* Task to carry out *
Quote the passage on generating correlated normal variables word for word, starting with the words "If you wanted" and ending after "rnorm(length(x), mean=0, sd=SD)".

* Given text *
[BEGIN]
Now, we can combine these four facts to create two standard normal variables whose populations will have a given correlation, $r$ (more properly, $\rho$), although the samples you generate will have sample correlations that vary. The idea is to create a pseudorandom variable, $X$, that is standard normal, $\mathcal N(0,1)$, and then find a coefficient, $a$, and an error variance, $v_e$, such that $Y \sim\mathcal N(0,a^2+v_e)$, where $a^2+v_e=1$. (Note that $|a|$ must be $\le 1$ for this to work, and that, moreover, $a=r$.) Thus, you start with the $r$ that you want; that's your coefficient, $a$. Then you figure out the error variance that you will need, it's $1-r^2$. (If your software requires you to use the standard deviation, take the square root of that value.) Finally, for each pseudorandom variate, $x_i$, that you have generated, generate a pseudorandom error variate, $e_i$, with the appropriate error variance $v_e$, and compute the correlated pseudorandom variate, $y_i$, by multiplying and adding.

If you wanted to do this in R, the following code might work for you:

correlatedValue = function(x, r){
  r2 = r**2
  ve = 1-r2
  SD = sqrt(ve)
  e  = rnorm(length(x), mean=0, sd=SD)
  y  = r*x + e
  return(y)
}

set.seed(5)
x = rnorm(10000)
y = correlatedValue(x=x, r=.5)

cor(x,y)
[END]
Data records:
[BEGIN]
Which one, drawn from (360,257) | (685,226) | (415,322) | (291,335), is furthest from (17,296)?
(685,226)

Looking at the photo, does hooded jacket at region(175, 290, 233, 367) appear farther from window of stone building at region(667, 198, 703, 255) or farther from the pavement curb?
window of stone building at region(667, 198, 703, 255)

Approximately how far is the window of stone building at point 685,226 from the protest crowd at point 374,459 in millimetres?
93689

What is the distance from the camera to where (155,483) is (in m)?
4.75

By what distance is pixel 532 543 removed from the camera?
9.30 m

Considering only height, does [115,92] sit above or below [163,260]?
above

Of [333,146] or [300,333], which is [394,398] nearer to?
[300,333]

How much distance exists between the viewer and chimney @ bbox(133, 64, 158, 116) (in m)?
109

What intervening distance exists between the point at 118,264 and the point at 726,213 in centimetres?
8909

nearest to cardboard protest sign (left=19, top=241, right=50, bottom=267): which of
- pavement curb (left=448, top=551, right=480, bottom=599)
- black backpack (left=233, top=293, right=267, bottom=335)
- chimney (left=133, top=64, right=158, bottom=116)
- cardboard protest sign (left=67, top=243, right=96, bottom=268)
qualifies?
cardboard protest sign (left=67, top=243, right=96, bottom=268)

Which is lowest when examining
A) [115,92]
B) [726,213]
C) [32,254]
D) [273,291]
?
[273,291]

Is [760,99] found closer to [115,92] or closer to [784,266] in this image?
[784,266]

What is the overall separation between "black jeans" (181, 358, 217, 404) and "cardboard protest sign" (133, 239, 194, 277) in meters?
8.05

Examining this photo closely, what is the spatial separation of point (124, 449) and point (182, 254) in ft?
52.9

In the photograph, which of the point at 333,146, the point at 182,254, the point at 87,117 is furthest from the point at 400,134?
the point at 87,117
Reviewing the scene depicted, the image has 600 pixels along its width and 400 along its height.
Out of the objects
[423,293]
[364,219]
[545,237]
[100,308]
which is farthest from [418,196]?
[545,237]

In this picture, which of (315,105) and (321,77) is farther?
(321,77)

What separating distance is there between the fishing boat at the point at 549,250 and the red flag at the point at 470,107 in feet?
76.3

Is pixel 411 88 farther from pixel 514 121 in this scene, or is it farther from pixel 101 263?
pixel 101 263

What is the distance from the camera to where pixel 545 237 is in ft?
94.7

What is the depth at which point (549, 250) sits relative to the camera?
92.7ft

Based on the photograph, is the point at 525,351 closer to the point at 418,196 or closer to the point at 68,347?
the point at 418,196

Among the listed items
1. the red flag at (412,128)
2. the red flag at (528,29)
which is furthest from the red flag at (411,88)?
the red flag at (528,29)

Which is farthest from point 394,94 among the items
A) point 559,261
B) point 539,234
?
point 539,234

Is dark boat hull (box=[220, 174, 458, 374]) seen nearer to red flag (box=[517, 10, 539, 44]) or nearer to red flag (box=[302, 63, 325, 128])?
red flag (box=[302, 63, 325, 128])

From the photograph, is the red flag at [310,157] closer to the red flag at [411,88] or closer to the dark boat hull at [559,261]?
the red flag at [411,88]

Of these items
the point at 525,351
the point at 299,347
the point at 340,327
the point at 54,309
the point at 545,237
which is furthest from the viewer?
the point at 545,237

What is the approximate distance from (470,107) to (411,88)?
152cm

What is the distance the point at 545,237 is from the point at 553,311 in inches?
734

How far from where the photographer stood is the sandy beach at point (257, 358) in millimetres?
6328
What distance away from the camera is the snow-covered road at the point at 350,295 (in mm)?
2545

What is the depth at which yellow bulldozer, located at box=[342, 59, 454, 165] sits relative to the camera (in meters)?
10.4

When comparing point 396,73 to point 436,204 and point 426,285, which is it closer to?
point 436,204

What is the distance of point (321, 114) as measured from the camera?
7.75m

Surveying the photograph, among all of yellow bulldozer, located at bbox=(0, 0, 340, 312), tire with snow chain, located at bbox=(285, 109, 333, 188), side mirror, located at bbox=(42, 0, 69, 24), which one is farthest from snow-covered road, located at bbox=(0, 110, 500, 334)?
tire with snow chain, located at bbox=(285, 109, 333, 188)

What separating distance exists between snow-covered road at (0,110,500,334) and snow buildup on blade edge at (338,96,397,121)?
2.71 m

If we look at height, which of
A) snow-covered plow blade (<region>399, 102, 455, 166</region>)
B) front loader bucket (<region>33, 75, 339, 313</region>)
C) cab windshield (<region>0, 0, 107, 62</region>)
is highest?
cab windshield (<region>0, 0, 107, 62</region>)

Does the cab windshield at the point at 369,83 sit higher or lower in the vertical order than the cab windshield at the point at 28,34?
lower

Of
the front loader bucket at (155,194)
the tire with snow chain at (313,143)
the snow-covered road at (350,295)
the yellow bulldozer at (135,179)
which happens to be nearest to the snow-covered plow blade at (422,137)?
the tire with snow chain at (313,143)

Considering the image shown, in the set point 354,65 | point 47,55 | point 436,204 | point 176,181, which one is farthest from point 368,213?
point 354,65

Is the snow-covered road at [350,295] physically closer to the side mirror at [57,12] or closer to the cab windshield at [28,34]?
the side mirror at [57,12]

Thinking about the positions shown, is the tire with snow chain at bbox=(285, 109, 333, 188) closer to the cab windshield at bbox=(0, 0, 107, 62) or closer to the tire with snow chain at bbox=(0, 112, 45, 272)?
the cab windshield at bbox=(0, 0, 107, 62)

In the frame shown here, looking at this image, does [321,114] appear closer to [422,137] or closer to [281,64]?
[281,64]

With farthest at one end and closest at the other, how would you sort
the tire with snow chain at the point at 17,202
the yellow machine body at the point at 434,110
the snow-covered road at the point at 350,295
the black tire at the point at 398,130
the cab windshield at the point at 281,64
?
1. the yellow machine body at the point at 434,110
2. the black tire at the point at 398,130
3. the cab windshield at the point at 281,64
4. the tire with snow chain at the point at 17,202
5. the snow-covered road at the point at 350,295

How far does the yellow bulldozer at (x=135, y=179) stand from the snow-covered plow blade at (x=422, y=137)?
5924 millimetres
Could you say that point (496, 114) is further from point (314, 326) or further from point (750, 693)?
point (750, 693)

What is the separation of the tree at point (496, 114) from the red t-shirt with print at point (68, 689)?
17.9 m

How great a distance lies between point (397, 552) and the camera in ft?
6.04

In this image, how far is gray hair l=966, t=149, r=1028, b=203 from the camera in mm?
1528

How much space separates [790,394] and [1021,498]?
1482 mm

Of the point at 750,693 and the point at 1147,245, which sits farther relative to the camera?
[END]
* The response *
If you wanted to do this in R, the following code might work for you:

correlatedValue = function(x, r){
  r2 = r**2
  ve = 1-r2
  SD = sqrt(ve)
  e  = rnorm(length(x), mean=0, sd=SD)